IMF reserves plan contested
Policy-makers question forex pool plan
The IMF’s bid to create a global pool of currency reserves – which would take it a step closer to becoming a global central bank – came under attack yesterday from policymakers.
The plan is “a move in the right direction”, but “won’t solve the problem” of global financial imbalances, former World Bank chief economist Joseph Stiglitz told Emerging Markets.
Guillermo Ortiz, Mexican central bank governor and chairman of the Bank for International Settlements board, suggested that groups of countries might prefer to create “regional pools” of reserves instead.
Brazilian central bank Governor Henrique Meirelles said the Fund could have a role in providing countries with self-insurance, but that the bureaucratic and political hurdles of access in the event of a crisis could derail the project.
“The moment when you have to use it, and in which quantity, you will have to discuss with other countries – and that would be difficult”, he said.

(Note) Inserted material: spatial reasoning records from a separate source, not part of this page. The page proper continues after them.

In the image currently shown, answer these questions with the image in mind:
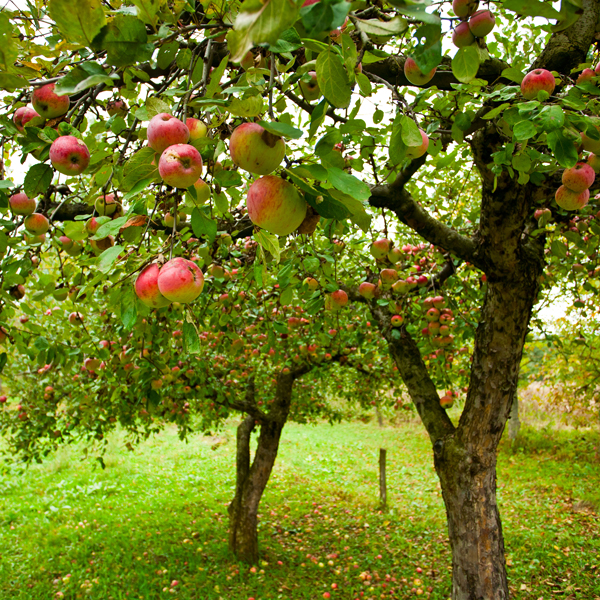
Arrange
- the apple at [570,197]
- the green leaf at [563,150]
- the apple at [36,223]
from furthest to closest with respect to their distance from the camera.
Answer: the apple at [570,197], the apple at [36,223], the green leaf at [563,150]

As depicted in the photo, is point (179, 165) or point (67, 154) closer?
point (179, 165)

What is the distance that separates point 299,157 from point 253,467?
557cm

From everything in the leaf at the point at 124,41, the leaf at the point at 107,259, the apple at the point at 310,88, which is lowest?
the leaf at the point at 107,259

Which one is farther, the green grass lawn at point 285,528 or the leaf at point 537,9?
the green grass lawn at point 285,528

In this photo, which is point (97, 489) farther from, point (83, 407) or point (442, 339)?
point (442, 339)

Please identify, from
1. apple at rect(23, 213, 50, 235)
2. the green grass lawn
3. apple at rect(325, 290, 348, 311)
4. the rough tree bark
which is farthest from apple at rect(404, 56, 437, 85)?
the green grass lawn

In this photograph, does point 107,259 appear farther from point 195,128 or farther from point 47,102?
point 47,102

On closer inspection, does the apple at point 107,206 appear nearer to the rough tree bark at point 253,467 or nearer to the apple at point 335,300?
the apple at point 335,300

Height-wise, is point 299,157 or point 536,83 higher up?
point 536,83

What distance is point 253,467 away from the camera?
6.24 metres

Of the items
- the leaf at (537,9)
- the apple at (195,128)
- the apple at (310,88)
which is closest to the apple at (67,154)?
the apple at (195,128)

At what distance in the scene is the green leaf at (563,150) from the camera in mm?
1243

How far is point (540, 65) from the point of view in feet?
7.77

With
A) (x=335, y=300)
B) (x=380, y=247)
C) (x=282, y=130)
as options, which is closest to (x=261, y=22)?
(x=282, y=130)
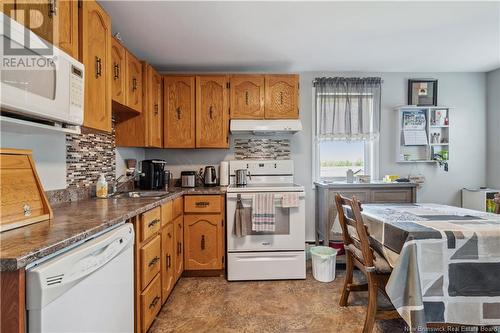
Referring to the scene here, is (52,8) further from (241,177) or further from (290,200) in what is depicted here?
(241,177)

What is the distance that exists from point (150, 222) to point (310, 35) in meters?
2.14

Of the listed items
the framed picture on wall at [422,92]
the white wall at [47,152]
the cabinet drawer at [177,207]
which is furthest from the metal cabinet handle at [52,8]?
the framed picture on wall at [422,92]

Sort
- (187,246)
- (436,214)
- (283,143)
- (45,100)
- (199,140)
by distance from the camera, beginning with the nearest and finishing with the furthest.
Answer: (45,100) < (436,214) < (187,246) < (199,140) < (283,143)

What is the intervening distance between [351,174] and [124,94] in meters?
2.62

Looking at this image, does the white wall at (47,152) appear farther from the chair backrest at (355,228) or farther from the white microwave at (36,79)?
the chair backrest at (355,228)

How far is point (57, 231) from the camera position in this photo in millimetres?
1064

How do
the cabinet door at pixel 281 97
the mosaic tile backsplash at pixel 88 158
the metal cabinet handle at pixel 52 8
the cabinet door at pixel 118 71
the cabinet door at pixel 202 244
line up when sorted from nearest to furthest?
the metal cabinet handle at pixel 52 8 → the mosaic tile backsplash at pixel 88 158 → the cabinet door at pixel 118 71 → the cabinet door at pixel 202 244 → the cabinet door at pixel 281 97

These comments came in the wake of IMF managing director Dominique Strauss-Kahn’s proposal for the Fund to supervise a global pool of reserves, which he said would “avoid countries including China having to build up such big reserves”.
The reserves built up by China and other nations act as “self insurance” against abrupt reversals of private capital from emerging markets during a crisis. The Fund’s hope is that a well-capitalized IMF could be a suitable alternative.

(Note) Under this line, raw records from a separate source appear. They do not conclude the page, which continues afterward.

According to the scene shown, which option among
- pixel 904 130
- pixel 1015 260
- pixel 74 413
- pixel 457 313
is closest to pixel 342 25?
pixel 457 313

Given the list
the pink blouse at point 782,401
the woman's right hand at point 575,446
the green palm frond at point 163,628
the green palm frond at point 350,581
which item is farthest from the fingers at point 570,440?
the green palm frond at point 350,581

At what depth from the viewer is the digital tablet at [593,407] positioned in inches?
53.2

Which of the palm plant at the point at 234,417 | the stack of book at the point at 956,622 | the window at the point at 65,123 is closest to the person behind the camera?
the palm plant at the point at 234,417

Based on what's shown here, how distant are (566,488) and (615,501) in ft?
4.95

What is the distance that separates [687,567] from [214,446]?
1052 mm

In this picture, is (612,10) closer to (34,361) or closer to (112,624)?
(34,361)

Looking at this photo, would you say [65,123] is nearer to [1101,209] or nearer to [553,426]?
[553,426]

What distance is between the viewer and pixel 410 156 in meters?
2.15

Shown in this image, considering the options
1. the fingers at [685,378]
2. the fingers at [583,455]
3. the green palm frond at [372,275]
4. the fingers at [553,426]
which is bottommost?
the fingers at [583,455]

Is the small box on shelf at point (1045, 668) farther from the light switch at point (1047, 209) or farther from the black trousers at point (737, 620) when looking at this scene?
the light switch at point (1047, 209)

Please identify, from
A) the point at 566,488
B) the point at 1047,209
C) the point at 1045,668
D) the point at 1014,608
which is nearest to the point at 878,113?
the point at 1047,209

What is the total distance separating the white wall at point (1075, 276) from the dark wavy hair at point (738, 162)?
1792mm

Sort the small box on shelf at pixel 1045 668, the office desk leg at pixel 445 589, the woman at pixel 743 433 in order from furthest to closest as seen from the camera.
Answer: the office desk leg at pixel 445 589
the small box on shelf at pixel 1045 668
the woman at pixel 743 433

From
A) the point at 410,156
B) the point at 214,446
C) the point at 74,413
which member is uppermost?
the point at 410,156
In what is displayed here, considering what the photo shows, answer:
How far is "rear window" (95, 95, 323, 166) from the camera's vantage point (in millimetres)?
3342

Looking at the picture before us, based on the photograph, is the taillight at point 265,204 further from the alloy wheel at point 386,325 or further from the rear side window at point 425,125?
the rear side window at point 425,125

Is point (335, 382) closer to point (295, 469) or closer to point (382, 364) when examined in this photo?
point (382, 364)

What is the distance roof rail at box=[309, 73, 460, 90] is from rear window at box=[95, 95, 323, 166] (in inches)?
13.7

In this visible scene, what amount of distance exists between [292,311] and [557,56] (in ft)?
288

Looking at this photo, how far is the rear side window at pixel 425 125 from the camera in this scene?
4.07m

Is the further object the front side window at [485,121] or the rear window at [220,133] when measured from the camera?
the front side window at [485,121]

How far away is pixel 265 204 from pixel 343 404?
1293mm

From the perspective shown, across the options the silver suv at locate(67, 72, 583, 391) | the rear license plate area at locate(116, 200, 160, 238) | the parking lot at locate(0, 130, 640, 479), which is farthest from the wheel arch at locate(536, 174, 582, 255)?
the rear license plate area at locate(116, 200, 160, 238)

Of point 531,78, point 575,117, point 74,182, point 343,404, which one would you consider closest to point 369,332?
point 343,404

Strauss-Kahn and other officials are seeking to persuade the major reserve-holders to abandon “self insurance” and make use instead of the IMF’s new Flexible Credit Line which provides them with conditionality-free lines of credit that could substitute for reserves.

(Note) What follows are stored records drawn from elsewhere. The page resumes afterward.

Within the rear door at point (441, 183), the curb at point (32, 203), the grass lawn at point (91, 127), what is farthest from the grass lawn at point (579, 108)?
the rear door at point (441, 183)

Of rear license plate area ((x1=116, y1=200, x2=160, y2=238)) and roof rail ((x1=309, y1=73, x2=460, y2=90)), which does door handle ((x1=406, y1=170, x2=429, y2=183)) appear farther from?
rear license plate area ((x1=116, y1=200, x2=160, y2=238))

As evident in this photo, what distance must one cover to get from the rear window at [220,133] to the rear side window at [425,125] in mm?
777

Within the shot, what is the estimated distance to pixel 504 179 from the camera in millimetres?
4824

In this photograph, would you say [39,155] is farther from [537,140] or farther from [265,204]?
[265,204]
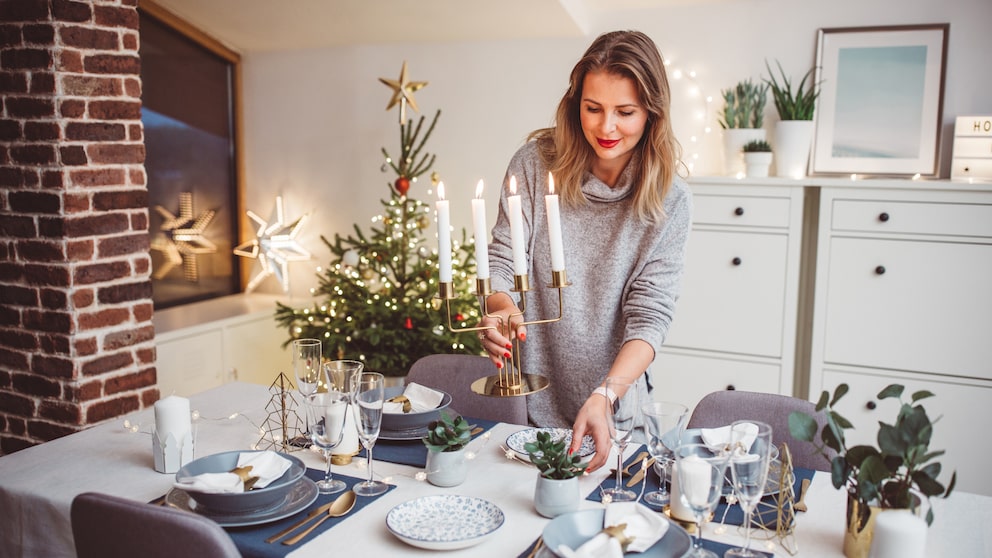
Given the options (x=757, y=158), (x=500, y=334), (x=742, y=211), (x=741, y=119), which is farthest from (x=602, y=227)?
(x=741, y=119)

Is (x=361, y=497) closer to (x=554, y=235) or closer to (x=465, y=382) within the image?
(x=554, y=235)

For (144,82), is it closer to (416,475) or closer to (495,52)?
(495,52)

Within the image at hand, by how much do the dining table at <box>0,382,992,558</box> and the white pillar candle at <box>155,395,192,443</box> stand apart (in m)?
0.08

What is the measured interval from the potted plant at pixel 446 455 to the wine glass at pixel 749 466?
511 millimetres

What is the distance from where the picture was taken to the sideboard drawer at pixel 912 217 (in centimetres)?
295

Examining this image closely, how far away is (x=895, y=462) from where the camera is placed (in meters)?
1.25

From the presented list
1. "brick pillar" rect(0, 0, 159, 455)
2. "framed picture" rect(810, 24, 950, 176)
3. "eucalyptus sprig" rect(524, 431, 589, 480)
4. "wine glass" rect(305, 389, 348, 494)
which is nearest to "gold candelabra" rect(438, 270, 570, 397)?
"eucalyptus sprig" rect(524, 431, 589, 480)

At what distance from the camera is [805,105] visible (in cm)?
327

But Stiglitz warned in an interview in Istanbul yesterday that for Strauss-Kahn’s proposal to work, the Fund would have to be seen as a credible form of insurance by offering “automatic access on a permanent basis” to funds.
The Fund would have to throw conditionalities out of the window, to give member states confidence that foreign exchange would be available. “If you are a developing country today, maybe the IMF approves of my policies now? But will they approve of [disbursement of] my reserves in five years?”
The US’s power of veto in the Fund would present obstacles. “The US might have a new president” who is more “popular”, but “with the US having veto power at the Fund” countries will not entrust their precious foreign exchange coffers to the Washington-based institution, Stiglitz warned.
The chairman of the China Banking Regulatory Commission, Liu Mingkang, told Emerging Markets last night that China’s finance ministry and the People’s Bank of China are “having some good conversations with the IMF” at present on the reserves issue. But he refused to be drawn on what the outcome might be.
Ortiz of Mexico – which has a $47 billion flexible credit line with the IMF earlier this year – told Emerging Markets yesterday: “We should think about this type of contingent facilities to provide countries with contingent buffers at a relatively low cost.
“You could extend that concept to reserve pooling. .. so the membership could feel protected in case of unexpected shocks at a reasonable cost. That way you are playing an increasing role of a lender of last resort.”
The G30 grouping yesterday called for an extension of the IMF’s flexible credit lines to boost liquidity but stopped short of calling for a revamp of the lender into a de facto global central bank.
Jose Viñals, director of the IMF’s monetary and capital markets department, asked whether a bid by Asian nations to create an Asian Monetary Fund to pool the region’s reserves would be a competitor, said: “In a global world you need global insurance and having just regional insurance would be ineffective relative to global insurance.”